2.4 Implementation Sequence

The eight hardening domains should be implemented in a specific sequence to minimize operational risk. Implementing CoPP before establishing management access, for example, could cause a management lockout if the CoPP policy is too aggressive. The recommended sequence ensures that each domain builds on a stable foundation established by the previous domains.
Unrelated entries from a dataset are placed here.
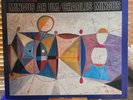 Charles Mingus, Mingus Ah-Um, 1987 Columbia Stereo,  CJ-40648, EX/VG+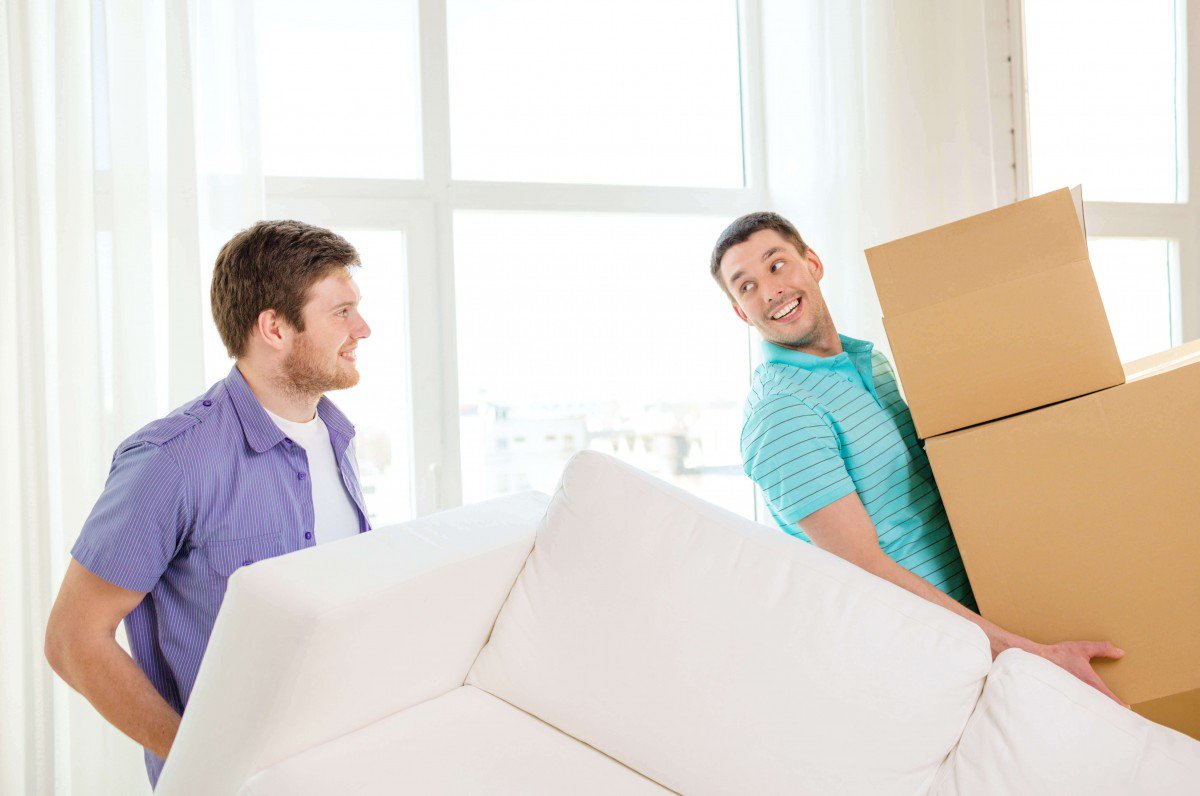 MovingRelo's tweet photo. Choosing a Long Distance https://t.co/xtQGD1XHSw Moving Company #LongDistence #MovingCompany #relocation https://t.co/OKJeeVicDx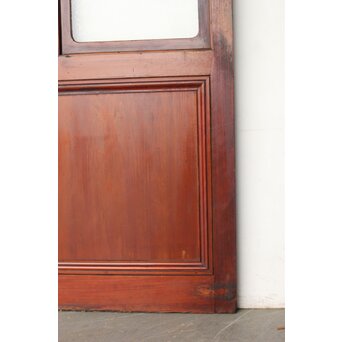 ダイアガラスドア　GD0279 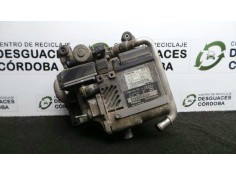 Recambio de calentador calefaccion para audi a8 (4e2) 4.2 quattro referencia OEM IAM 4E0265081-4E0910105 WEBASTO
Establish OOB/management VRF isolation — ensures management access is available throughout the hardening process.
Deploy AAA infrastructure — configure TACACS+/RADIUS, test authentication and accounting before enforcing.
Apply secure protocol baseline — disable legacy services after verifying SSH/HTTPS access works correctly.
Configure config lifecycle controls — establish backup and diff capability before making further changes.
Baseline CoPP/CPP traffic rates — measure actual protocol rates before applying policing policies.
Apply CoPP/CPP policies — start with permissive rates and tighten based on baseline measurements.
Apply L2/L3 protocol hardening — enable DAI, DHCP snooping, STP guards, and routing authentication.
Verify logging, telemetry, and NTP — confirm all events are reaching SIEM with correct timestamps.
Perform HA consistency validation — verify peer sync and conduct planned failover test.
Execute acceptance test plan — document results and store as compliance evidence.

Critical Warning: Never apply CoPP policies in a production environment without first baselining actual protocol traffic rates in a lab or during a maintenance window. Overly aggressive CoPP can cause routing adjacency flaps, which may trigger cascading failures across the network. Always test CoPP changes in a controlled environment first.